Significantly, the collagenous material has good inherent strength
and may be wrapped around wound areas to form an effective barrier.
The collagenous material maintains a moist wound environment to
promote wound healing, and its application helps to reduce
contraction and scar tissue formation. Unlike a number of existing
materials used in wound dressings, the collagenous material does
not gel on wound contact.
[0014] Further, the presence of collagen at a wound site is known
to increase the rate of wound healing.
[0015] Thus, the collagenous material described herein is
particularly useful in wound care. The collagenous material may be
presented in a hydrated state. The process may therefore further
comprise at least one rehydration step, in which the collagenous
material is maintained in an aqueous solution. For instance, the
collagenous material may be maintained in saline, such as 0.9%
saline.
[0016] The presentation of the collagenous material in a hydrated
form helps to maintain a moist wound environment when the material
is applied as a wound dressing. Surprisingly, it has been found
that the collagenous material formed from collagen particles
remains intact following processing/manufacture and does not return
to a particulate state following rehydration.

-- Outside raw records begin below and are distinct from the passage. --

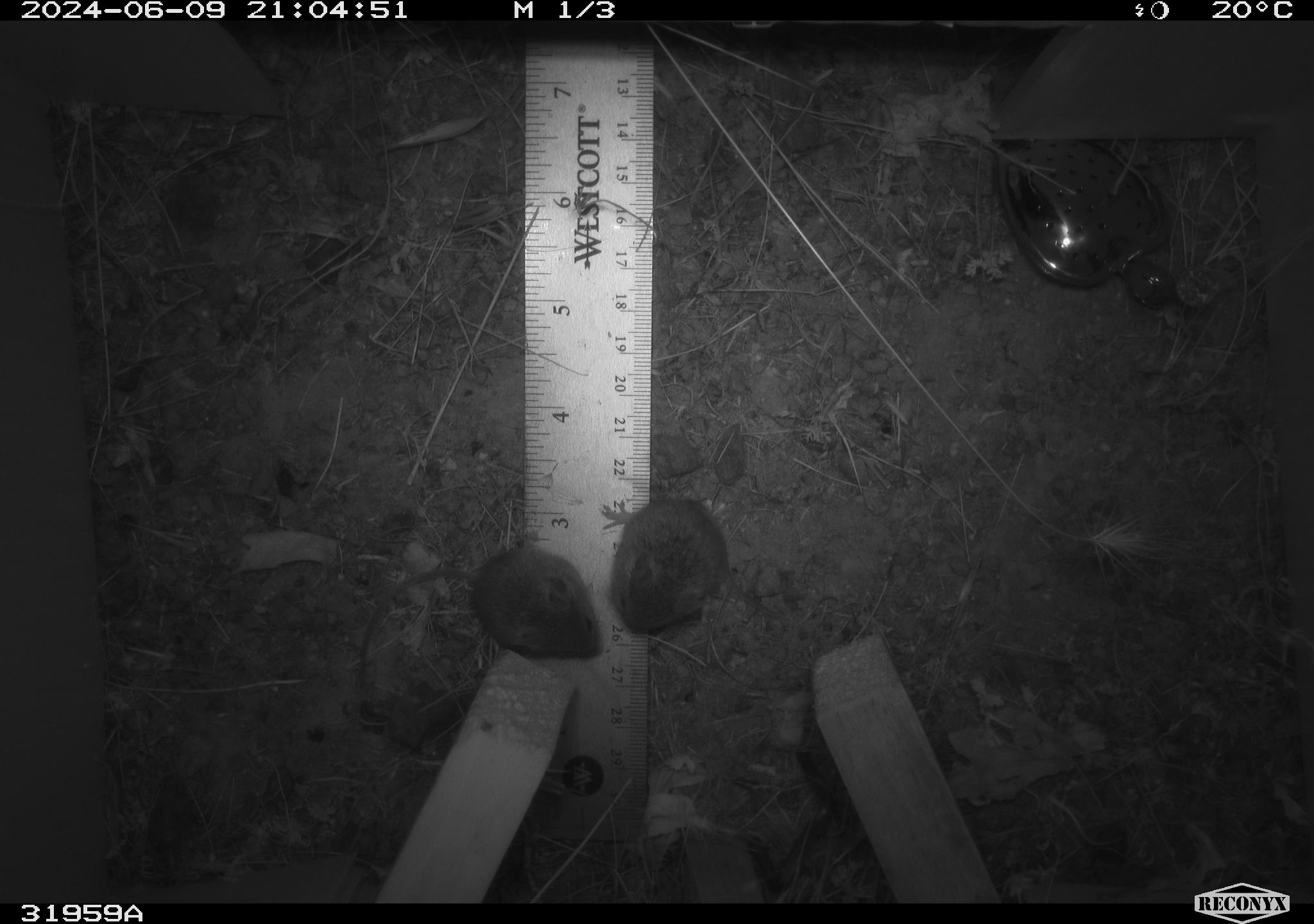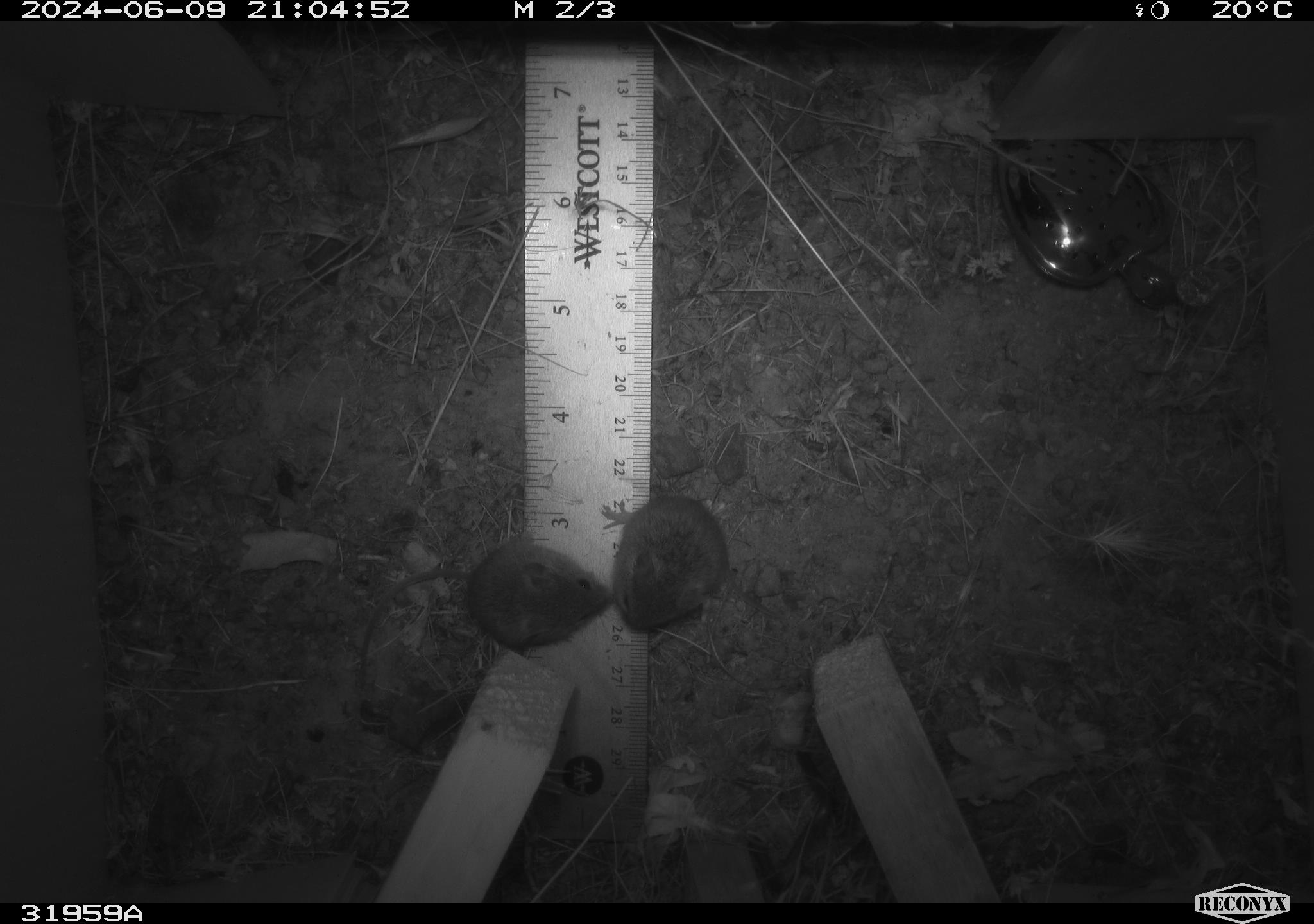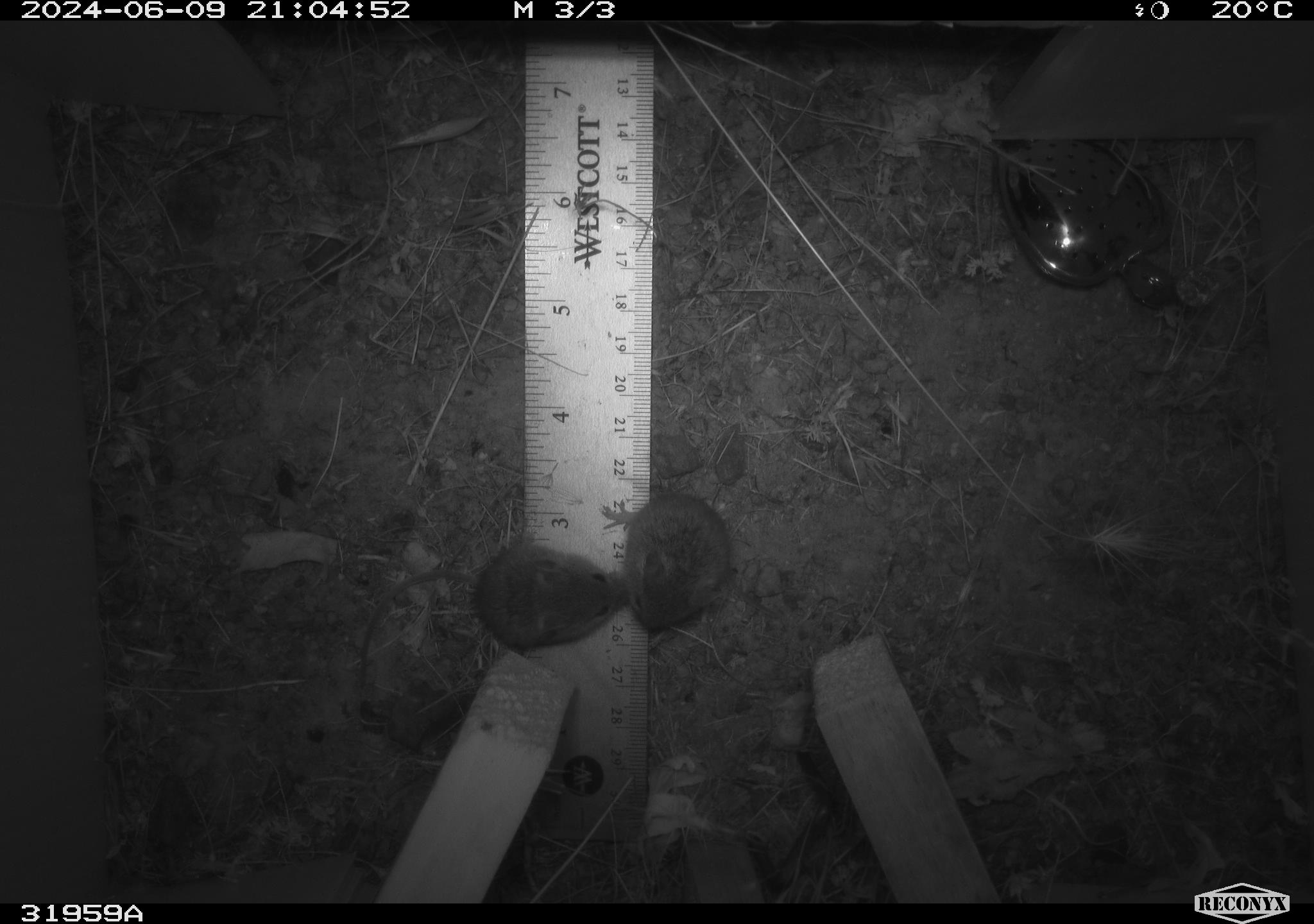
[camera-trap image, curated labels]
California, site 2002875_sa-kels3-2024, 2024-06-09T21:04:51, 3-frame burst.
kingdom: Animalia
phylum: Chordata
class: Mammalia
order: Rodentia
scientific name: Rodentia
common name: mouse species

[0017] The coherent collagenous material produced using the process
of the present invention may be manufactured in any size, and can
therefore be used to provide coverage of large wound sites, such as
burns. The structural integrity of the collagenous material
provides good protection to a wound site and the may be readily
secured in position to prevent migration.

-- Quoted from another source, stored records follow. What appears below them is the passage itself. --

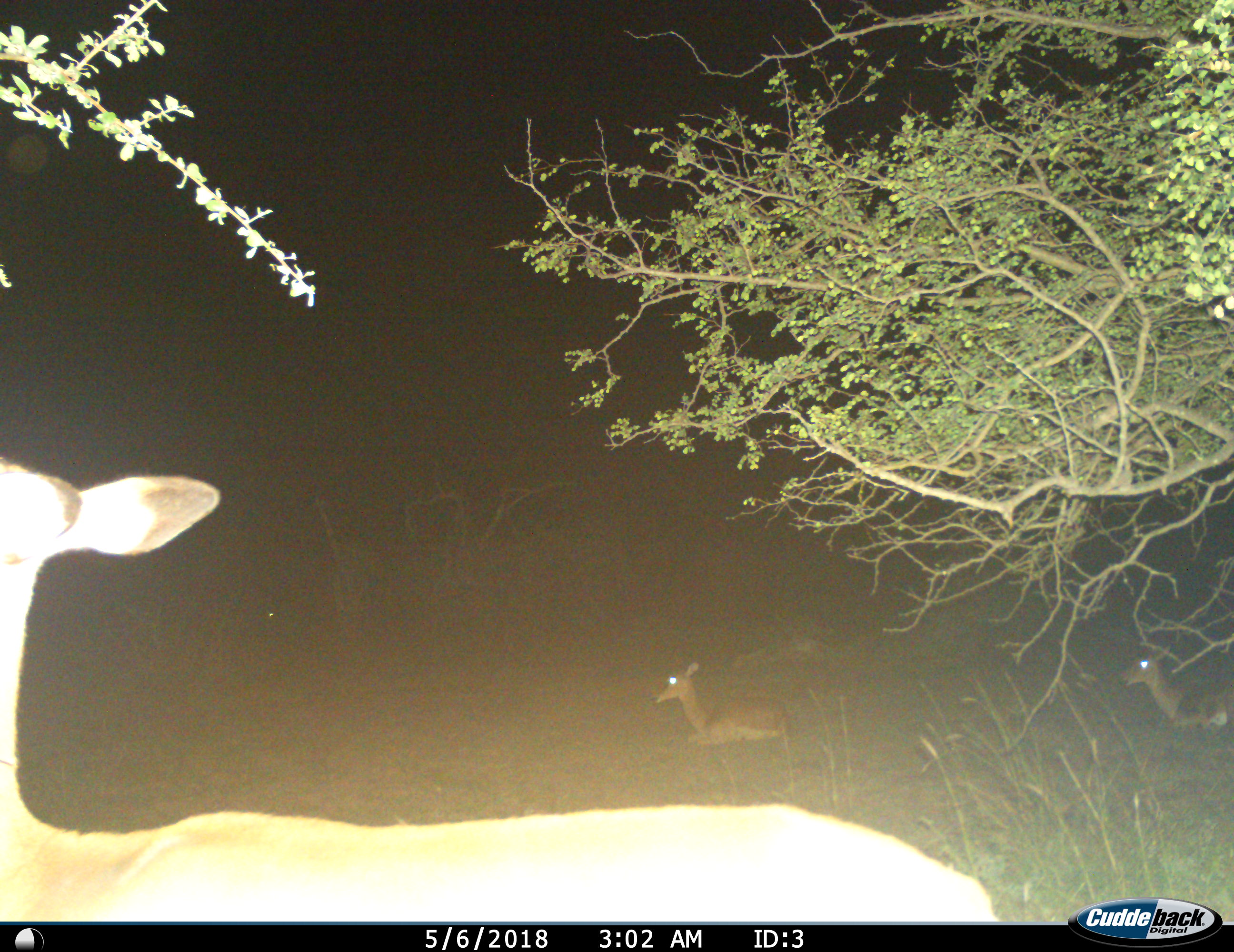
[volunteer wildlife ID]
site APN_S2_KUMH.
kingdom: Animalia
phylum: Chordata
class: Mammalia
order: Artiodactyla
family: Bovidae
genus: Aepyceros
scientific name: Aepyceros melampus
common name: impala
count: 3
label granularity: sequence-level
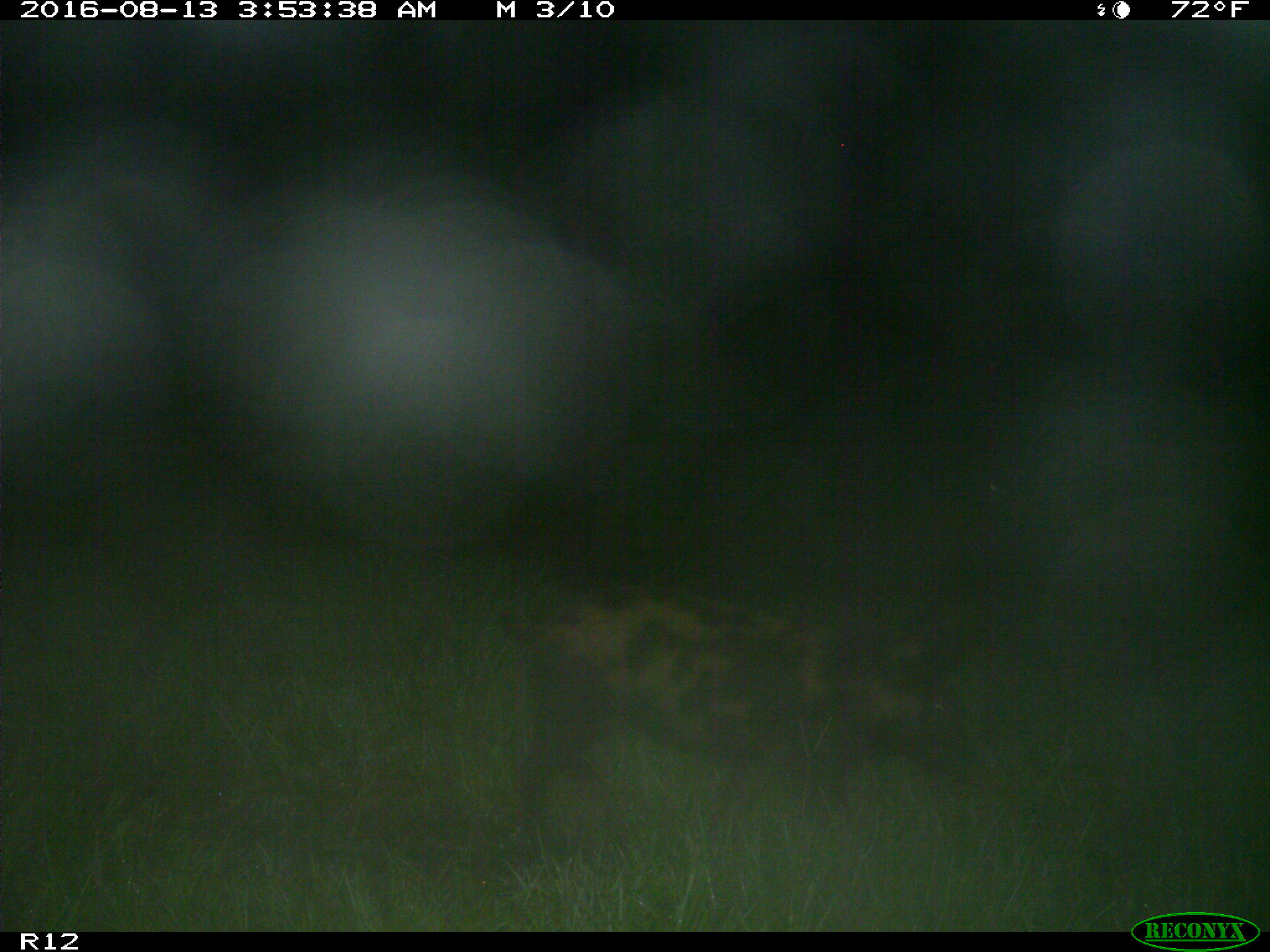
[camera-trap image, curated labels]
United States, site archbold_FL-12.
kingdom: Animalia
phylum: Chordata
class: Mammalia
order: Artiodactyla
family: Suidae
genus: Sus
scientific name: Sus scrofa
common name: wild boar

[0018] Although the processing typically results in some disruption
to the structure of the collagen, the disruption is less than in
prior art processes, which involve harsh chemical and mechanical
treatments that significantly disrupt the collagen substructure to
leave only collagen fragments in the form of tropocollagen (see,
for example, U.S. Pat. No. 3,157,524 and U.S. Pat. No. 4,412,947).
In contrast, collagenous materials manufactured according to the
process of the present invention show good retention of collagen
fibril structure and alignment, at least in part.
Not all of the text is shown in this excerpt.